Copy the passage of the text on bullies and peer pressure below word for word, starting with "Everything was going" and going on through "longer trust him/her.".

══ Text segment

How To Deal With Bullies and Peer Pressure
All of us have been at that place more times than we would like to admit where we were made to feel rejected, ostracized and perhaps even made to feel like an outcast. Other times we were lied on, called out of our names, talked bad about, and being constantly picked on, we felt bullied.
I am almost certain, like me, you too must have felt like fighting back by giving voice to the emotions you felt on the inside, only that you were too distraught, hurt and even disappointed to do so. And in some instances you just did not know what response you should give.
Our main disappointment was not so much that the action took place and we were left to feel the different kinds of emotions, it was more to do with the source that perpetrated our life and triggered the emotions in the first place.
Everything was going great until one day, the friendship we thought we could trust, we suddenly could not. It turned out to be the boss who we thought would communicate but just did not. It came from the teacher that we felt safe with, only to realize we could no longer trust him/her.
It came from among our peers and even family members, the very ones we must associate with on a daily basis.
In our quest to gain their approval and acceptance, we resorted to doing things that under normal circumstances, we never would have done.
Dealing firsthand with bullies and peer pressure
A few years ago, my youngest daughter who at the time was just fourteen years old, experienced first hand what it felt like to be bullied by young teens at the high school she attended. I recall the many days she came home from school in tears, feeling afraid and helpless.
She was taunted, geared and referred to as being ‘ugly.’ They talked about her hair, her clothes and everything else that they could to give their energy to promote and instill fear and for them to feel that they were in control. She also had her share of internet bullying through Facebook.
Like the blade of a doubled-edged sword, she felt pressured by other peers who encouraged her into negative behavior that would later on cause her to lose her innocence. By the time she got to the age of age of fifteen, it had become evident to me that she was on a collision path heading for destruction.
On the many occasions, I wanted to fight back on her behalf because honestly, I felt like I was the one being bullied. Resisting the temptation to go to her school and face the bullies myself was not easy but in the end, I submitted myself to the Spirit of God and gave ear to His word.
In my daughter’s defense, I taught her this word from Psalm 139:14 (NIV) that says:
I will praise you [God] because I am fearfully and wonderfully made; your works are wonderful, I know that full well. ~ Psalm 139:14 NIV
How else can we respond instead of react
According to Dale Carnegie, “When dealing with people, remember you are not dealing with creatures of logic, but with creatures of emotion, creatures bristling with prejudice and motivated by pride and vanity.” Therefore our responses should be such that we,
1. Give ourself room to make the right decision
To respond or react immediately comes quite naturally because that’s the way the brain is wired. But teach yourself to slow down on your response time in order for you to make the right decision. Never fight fire with fire.

════
══ Available data

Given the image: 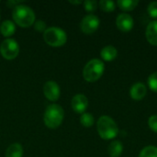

════

## [Problem solution]
Everything was going great until one day, the friendship we thought we could trust, we suddenly could not. It turned out to be the boss who we thought would communicate but just did not. It came from the teacher that we felt safe with, only to realize we could no longer trust him/her.